===== Working data

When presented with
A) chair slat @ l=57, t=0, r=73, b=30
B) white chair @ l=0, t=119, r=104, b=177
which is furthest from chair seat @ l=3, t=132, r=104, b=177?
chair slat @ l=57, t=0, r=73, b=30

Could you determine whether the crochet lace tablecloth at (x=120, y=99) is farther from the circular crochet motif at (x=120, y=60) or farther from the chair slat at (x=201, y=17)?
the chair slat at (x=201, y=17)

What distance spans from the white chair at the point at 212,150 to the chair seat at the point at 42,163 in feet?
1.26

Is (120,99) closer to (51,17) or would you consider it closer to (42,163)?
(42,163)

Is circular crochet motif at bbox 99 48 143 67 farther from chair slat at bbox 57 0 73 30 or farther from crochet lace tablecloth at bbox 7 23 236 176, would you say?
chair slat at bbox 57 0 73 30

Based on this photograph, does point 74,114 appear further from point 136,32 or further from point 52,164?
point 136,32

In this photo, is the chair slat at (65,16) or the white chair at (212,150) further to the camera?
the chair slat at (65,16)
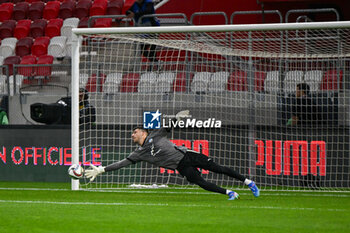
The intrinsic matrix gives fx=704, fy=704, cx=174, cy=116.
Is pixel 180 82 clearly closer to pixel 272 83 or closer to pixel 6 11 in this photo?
pixel 272 83

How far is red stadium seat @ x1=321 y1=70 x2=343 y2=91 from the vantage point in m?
14.0

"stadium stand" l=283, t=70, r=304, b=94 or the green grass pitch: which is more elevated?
"stadium stand" l=283, t=70, r=304, b=94

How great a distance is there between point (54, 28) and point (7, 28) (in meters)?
1.81

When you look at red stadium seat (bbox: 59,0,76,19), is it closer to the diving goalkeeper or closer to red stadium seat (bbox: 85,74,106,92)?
red stadium seat (bbox: 85,74,106,92)

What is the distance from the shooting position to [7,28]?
73.3 ft

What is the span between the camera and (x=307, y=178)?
13742mm

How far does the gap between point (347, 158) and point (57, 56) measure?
9.33 m

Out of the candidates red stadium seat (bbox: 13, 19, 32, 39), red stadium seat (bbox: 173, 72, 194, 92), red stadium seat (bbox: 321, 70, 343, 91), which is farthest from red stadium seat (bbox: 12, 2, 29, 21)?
red stadium seat (bbox: 321, 70, 343, 91)

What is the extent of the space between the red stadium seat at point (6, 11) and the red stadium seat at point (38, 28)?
1747 mm

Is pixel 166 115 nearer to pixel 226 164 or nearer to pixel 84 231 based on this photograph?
pixel 226 164

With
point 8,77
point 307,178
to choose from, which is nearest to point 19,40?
point 8,77

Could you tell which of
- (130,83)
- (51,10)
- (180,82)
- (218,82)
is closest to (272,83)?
(218,82)

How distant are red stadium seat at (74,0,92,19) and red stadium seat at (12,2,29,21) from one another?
7.51 ft

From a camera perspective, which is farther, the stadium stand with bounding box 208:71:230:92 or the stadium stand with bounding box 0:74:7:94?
the stadium stand with bounding box 0:74:7:94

==========

- [Your task]: Exact repetition is required for the lines from the one that contains "The intrinsic matrix" through the final line; leave out everything else.

- [Task solution]:
The intrinsic matrix gives fx=704, fy=704, cx=174, cy=116.
Is pixel 180 82 clearly closer to pixel 272 83 or closer to pixel 6 11 in this photo?
pixel 272 83

How far is red stadium seat @ x1=321 y1=70 x2=343 y2=91 from the vantage point in m?
14.0

"stadium stand" l=283, t=70, r=304, b=94 or the green grass pitch: which is more elevated?
"stadium stand" l=283, t=70, r=304, b=94

How great a distance is there between point (54, 28) and point (7, 28) (in meters)?
1.81

When you look at red stadium seat (bbox: 59,0,76,19), is it closer to the diving goalkeeper or closer to red stadium seat (bbox: 85,74,106,92)?
red stadium seat (bbox: 85,74,106,92)

What is the distance from the shooting position to [7,28]?
73.3 ft

What is the span between the camera and (x=307, y=178)?
13742mm

How far does the gap between point (347, 158) and point (57, 56) measure?
9.33 m

Out of the candidates red stadium seat (bbox: 13, 19, 32, 39), red stadium seat (bbox: 173, 72, 194, 92), red stadium seat (bbox: 321, 70, 343, 91), which is farthest from red stadium seat (bbox: 12, 2, 29, 21)?
red stadium seat (bbox: 321, 70, 343, 91)

What is the extent of the space between the red stadium seat at point (6, 11) and the red stadium seat at point (38, 28)?
1747 mm

Is pixel 166 115 nearer to pixel 226 164 or nearer to pixel 84 231 based on this photograph?
pixel 226 164

With
point 8,77
point 307,178
to choose from, which is nearest to point 19,40?
point 8,77

Could you tell which of
- (130,83)
- (51,10)
- (180,82)
- (218,82)
is closest to (272,83)?
(218,82)

How distant are red stadium seat at (74,0,92,19) and red stadium seat at (12,2,29,21) from one another?
7.51 ft

From a camera perspective, which is farther, the stadium stand with bounding box 208:71:230:92 or the stadium stand with bounding box 0:74:7:94?
the stadium stand with bounding box 0:74:7:94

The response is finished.